Jeffrey: Yeah, and I really take inspiration from her outlook and her optimism of life. I think it’s very, I think it’s very easy for disabled people to have a lot more find a lot more rage than joy in life. Um, but, and as you mentioned, or like, or she mentioned that the book would be. You know, a combination like she would, her ultimate goal is for people to find, um, you know, some, some joy in the book. There, there is also a little bit of rage, but, um, you know, I, I, and she’s also said that she’s so. Like she knows who she is. Right. So she’s, she’s very sure of herself. And I just find that to be very inspirational.

Nataly: Yeah. That alone is an inspiration.

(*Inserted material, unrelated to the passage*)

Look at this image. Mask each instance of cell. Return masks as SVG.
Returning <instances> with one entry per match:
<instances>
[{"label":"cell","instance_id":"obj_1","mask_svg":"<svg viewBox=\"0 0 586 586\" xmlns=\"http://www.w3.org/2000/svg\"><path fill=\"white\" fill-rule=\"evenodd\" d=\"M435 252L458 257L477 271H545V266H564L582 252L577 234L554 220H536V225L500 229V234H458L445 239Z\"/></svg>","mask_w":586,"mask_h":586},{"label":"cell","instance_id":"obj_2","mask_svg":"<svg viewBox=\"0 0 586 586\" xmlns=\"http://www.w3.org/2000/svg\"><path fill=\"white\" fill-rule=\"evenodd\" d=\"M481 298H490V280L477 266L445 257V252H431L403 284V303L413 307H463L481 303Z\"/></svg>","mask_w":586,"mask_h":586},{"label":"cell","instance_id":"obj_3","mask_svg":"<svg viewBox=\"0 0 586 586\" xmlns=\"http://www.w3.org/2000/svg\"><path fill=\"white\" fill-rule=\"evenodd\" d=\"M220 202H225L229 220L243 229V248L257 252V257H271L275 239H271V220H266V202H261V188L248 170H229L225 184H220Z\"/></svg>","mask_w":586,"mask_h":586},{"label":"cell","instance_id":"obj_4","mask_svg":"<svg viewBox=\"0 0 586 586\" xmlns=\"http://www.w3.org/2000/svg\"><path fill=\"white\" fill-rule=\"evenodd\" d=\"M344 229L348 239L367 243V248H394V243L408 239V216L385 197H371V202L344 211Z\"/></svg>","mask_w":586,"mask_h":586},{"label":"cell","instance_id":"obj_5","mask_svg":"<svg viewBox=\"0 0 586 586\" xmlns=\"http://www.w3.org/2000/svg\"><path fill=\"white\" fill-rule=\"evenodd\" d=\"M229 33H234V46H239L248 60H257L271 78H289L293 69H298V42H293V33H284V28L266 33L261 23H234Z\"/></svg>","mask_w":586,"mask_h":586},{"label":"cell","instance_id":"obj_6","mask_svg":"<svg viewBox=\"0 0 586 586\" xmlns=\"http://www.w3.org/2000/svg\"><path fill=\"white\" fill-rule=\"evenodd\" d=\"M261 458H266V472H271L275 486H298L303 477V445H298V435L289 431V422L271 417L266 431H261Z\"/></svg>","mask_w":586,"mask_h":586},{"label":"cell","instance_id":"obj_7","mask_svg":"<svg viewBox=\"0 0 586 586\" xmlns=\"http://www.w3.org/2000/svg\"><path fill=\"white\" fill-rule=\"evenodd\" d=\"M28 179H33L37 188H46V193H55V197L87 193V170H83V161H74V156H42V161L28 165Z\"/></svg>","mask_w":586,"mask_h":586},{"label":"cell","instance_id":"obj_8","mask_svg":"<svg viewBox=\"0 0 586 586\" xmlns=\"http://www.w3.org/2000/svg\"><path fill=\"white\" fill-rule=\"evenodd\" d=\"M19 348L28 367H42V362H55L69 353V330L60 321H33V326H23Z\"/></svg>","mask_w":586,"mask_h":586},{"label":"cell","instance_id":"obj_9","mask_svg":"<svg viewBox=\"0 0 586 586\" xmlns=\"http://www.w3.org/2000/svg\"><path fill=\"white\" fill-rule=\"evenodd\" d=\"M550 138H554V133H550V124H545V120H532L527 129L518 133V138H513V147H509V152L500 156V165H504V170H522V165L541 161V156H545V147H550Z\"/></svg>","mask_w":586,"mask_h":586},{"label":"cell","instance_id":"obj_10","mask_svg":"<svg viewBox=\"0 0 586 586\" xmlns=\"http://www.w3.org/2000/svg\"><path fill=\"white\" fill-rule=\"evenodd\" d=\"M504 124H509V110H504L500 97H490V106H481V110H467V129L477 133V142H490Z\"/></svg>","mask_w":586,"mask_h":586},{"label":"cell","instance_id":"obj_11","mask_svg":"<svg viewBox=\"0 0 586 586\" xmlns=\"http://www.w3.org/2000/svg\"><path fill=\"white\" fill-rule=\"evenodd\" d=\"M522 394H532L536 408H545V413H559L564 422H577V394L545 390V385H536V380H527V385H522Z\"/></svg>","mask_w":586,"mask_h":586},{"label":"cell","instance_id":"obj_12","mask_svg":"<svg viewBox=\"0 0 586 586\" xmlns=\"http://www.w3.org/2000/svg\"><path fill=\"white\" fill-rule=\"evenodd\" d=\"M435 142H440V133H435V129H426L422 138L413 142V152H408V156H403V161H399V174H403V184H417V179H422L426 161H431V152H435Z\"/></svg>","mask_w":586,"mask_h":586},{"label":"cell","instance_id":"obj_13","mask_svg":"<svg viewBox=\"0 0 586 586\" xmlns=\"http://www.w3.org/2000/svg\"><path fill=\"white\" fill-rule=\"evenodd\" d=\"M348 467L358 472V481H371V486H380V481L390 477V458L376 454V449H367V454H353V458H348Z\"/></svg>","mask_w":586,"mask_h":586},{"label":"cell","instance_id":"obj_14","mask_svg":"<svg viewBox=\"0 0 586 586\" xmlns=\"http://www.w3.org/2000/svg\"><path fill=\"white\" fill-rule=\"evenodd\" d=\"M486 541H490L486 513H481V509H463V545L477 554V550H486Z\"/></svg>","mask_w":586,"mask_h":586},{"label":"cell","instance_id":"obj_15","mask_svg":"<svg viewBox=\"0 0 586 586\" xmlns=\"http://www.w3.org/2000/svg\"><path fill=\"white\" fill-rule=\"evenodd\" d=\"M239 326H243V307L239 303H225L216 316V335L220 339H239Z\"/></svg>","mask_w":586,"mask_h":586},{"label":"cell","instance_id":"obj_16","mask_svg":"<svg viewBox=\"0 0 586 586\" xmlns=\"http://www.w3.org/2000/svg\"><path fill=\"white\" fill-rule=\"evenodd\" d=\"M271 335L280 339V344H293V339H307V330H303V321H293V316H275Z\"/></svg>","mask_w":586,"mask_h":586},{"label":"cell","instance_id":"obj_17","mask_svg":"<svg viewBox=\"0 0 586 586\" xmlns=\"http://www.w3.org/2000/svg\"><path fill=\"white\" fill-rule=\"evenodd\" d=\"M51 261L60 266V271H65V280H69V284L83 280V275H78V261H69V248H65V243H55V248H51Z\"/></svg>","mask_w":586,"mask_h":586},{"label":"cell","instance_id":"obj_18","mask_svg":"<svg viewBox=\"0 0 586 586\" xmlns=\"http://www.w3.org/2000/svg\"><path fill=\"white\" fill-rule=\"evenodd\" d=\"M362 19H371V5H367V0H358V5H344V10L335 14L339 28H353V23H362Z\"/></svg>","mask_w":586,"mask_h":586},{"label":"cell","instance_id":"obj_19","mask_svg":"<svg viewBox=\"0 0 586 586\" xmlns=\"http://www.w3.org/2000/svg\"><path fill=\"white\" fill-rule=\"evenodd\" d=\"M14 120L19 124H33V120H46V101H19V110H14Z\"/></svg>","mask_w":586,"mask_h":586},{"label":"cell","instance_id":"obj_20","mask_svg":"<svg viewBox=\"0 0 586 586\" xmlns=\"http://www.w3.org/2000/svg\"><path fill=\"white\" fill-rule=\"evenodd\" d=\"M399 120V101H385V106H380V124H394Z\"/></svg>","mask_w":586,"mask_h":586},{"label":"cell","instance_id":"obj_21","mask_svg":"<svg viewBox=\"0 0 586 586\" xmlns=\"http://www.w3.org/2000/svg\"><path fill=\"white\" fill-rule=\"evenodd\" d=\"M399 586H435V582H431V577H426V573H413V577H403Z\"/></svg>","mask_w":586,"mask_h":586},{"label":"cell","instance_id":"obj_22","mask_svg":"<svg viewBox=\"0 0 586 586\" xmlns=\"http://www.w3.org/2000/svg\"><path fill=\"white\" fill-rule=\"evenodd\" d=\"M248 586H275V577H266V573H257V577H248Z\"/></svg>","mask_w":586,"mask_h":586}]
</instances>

Just knowing who you are enough to be like comfortable and confident in publishing that memoir the way you want it to be. Um, but also I think she’s kind of spotlighting how she said this, the diversity talk before this has just been kind of lip service. Um, especially when you’re saying like, oh, there’s joy, but there’s also rage. Like we haven’t really seen a diversity of even feeling when it comes to people that are usually not allowed or don’t have access to that power to publish. And so. Even that alone would give people more of an understanding of like the experience of, of disabled people. And that it’s not just, oh, I’m so sad or, oh, I’m so happy. I beat the odds. Like that’s just not the human experience at all. And so with her publishing this memoir, I feel like not only is it getting her experience out there and kind of broadening people’s perspectives, but hopefully it leads to a future of books like these, that people are able to read and fully understand people that aren’t like them that have been shoved out of the spotlight for so long.

Jeffrey: Absolutely. I look forward to seeing that future.